Credo cha la presenza femminile possa garantire un contributo fattivo e concreto. Infatti, nei vari contesti lavorativi e sociali, il più delle volte sono le donne ad essere meno impulsive e più razionali soprattutto perché hanno una maggiore capacità di ascolto e di empatia, che consente di comprendere e mediare in varie situazioni. In particolare questo si verifica quando ci si abitua a gestire contemporaneamente il lavoro, la casa e la famiglia, cercando di venire incontro alle necessità di tutti mantenendo la calma e l’equilibrio interiore.
Qual è il suo giudizio sulla politica nazionale e quella a Bagnoli in particolare? Ha la sensazione anche lei che a prevalere siano sempre di più le ambizioni personali, gli egoismi e gli interessi di bottega, sul bene comune? Su cosa si dovrebbe puntare per ritornare ai fasti di un tempo?
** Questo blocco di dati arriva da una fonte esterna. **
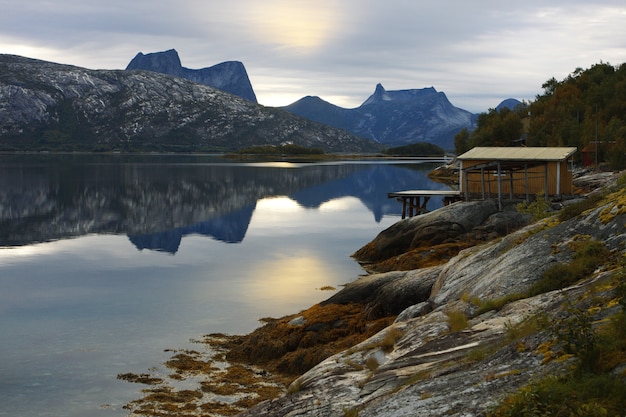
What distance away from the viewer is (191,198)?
101250 millimetres

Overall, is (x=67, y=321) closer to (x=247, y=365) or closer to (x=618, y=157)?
(x=247, y=365)

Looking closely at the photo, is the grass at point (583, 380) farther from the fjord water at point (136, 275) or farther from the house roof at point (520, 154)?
the house roof at point (520, 154)

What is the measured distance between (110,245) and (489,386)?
52227 mm

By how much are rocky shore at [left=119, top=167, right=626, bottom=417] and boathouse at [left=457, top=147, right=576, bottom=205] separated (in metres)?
19.7

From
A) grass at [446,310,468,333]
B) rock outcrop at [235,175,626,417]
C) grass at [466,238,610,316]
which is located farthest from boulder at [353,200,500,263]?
grass at [466,238,610,316]

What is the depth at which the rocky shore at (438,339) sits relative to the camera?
1244 centimetres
Sicuramente negli ultimi anni si assiste sempre di più alla tendenza di prevaricare sugli altri per far valere interessi personali e non per tutelare il paese e la comunità. Soprattutto a livello locale, i fatti spesso dimostrano che non tutti quelli che siedono sugli scranni comunali o parlamentari ricordano che sono stati eletti per il bene del popolo e del territorio. Dissidi e beghe prevalgono spesso nei consessi nazionali e locali, finendo per essere un esempio negativo per le giovani generazioni (i futuri cittadini del domani) e un deterrente che finisce per allontanare dalla politica chi vorrebbe dare un contributo positivo al paese. Credo che spetti alla scuola, oltre che alla famiglia, ripristinare la fiducia nei valori civili che hanno reso grande l’Italia nel passato e che oggi servono per ripristinare un clima sociale sereno e positivo. Dobbiamo investire maggiormente sui nostri giovani, motivandoli a crescere giusti e onesti per innescare quello che Roger Abravanel e Luca D’Agnese hanno definito “il circolo virtuoso delle regole” in tutta la società: “un processo che coinvolga i cittadini, che devono essere informati e partecipare alla definizione e al miglioramento delle regole grazie a una scuola che non deve solo trasmettere nozioni, ma formare le competenze della vita necessarie per interagire efficacemente con gli altri; una giustizia civile veloce; un sistema dell’informazione indipendente dalla politica e dagli affari”.